Virk Abdullah, Alasmari Safanah, Patel Deepkumar, Allison Karen
Department of Ophthalmology, Flaum Eye Institute, University of Rochester, Rochester, USA.
School of Health Sciences and Practice, New York Medical College, New York, USA.
Cureus. 2025 Mar 16;17(3):e80676. doi: 10.7759/cureus.80676. eCollection 2025 Mar.
The landscape of healthcare is rapidly changing with the increasing usage of machine and deep learning artificial intelligence and digital tools to assist in various sectors. This study aims to analyze the feasibility of the implementation of artificial intelligence (AI) models into healthcare systems. This review included English-language publications from databases such as SCOPUS, PubMed, and Google Scholar between 2000 and 2024. AI integration in healthcare systems will assist in large-scale dataset analysis, access to healthcare information, surgery data and simulation, and clinical decision-making in addition to many other healthcare services. However, with the reliance on AI, issues regarding medical liability, cybersecurity, and health disparities can form. This necessitates updates and transparency on health policy, AI training, and cybersecurity measures. To support the implementation of AI in healthcare, transparency regarding AI algorithm training and analytical approaches is key to allowing physicians to trust and make informed decisions about the applicability of AI results. Transparency will also allow healthcare systems to adapt appropriately, provide AI services, and create viable security measures. Furthermore, the increased diversity of data used in AI algorithm training will allow for greater generalizability of AI solutions in patient care. With the growth of AI usage and interaction with patient data, security measures and safeguards, such as system monitoring and cybersecurity training, should take precedence. Stricter digital policy and data protection guidelines will add additional layers of security for patient data. This collaboration will further bolster security measures amongst different regions and healthcare systems in addition to providing more means to innovative care. With the growing digitization of healthcare, advancing cybersecurity will allow effective and safe implementation of AI and other digital systems into healthcare and can improve the safety of patients and their personal health information.

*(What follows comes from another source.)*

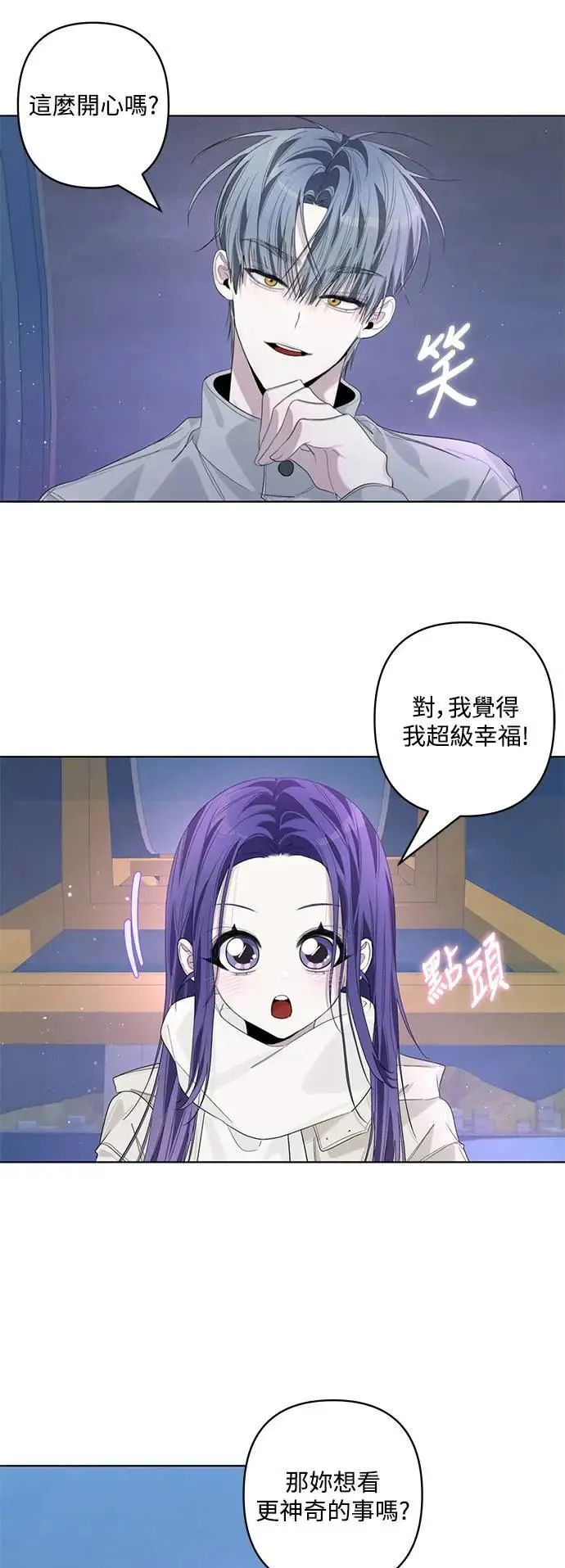 第86话 (最终话) 第31页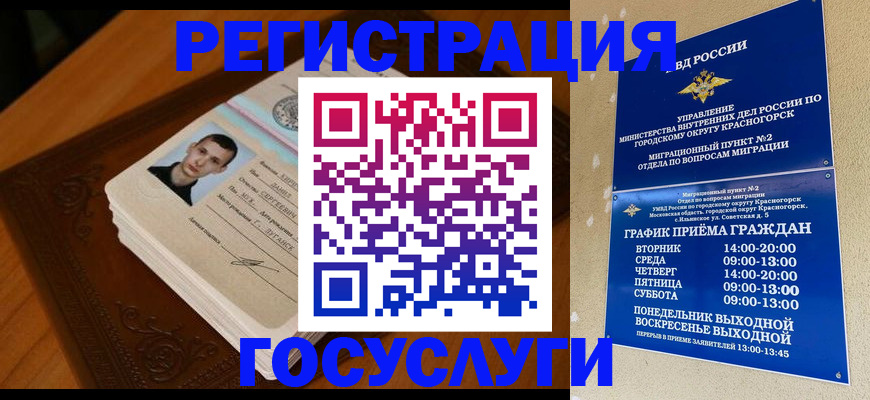 прописка от собственника в Харовске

随着机器学习和深度学习人工智能以及数字工具在各个领域的使用日益增加,医疗保健领域正在迅速变化。本研究旨在分析将人工智能(AI)模型应用于医疗保健系统的可行性。这篇综述纳入了2000年至2024年间来自SCOPUS、PubMed和谷歌学术等数据库的英文出版物。除了许多其他医疗保健服务外,人工智能在医疗保健系统中的整合将有助于大规模数据集分析、获取医疗保健信息、手术数据和模拟以及临床决策。然而,随着对人工智能的依赖,可能会出现医疗责任、网络安全和健康差距等问题。这就需要在健康政策、人工智能培训和网络安全措施方面进行更新并保持透明。为了支持人工智能在医疗保健中的应用,人工智能算法训练和分析方法的透明度是让医生信任并就人工智能结果的适用性做出明智决策的关键。透明度还将使医疗保健系统能够适当地调整、提供人工智能服务并制定可行的安全措施。此外,人工智能算法训练中使用的数据多样性增加将使人工智能解决方案在患者护理中具有更大的通用性。随着人工智能使用的增加以及与患者数据的交互,安全措施和保障,如系统监控和网络安全培训,应优先考虑。更严格的数字政策和数据保护指南将为患者数据增加额外的安全层。这种合作除了提供更多创新护理手段外,还将进一步加强不同地区和医疗保健系统之间的安全措施。随着医疗保健数字化程度的不断提高,推进网络安全将使人工智能和其他数字系统能够有效且安全地应用于医疗保健,并可提高患者及其个人健康信息的安全性。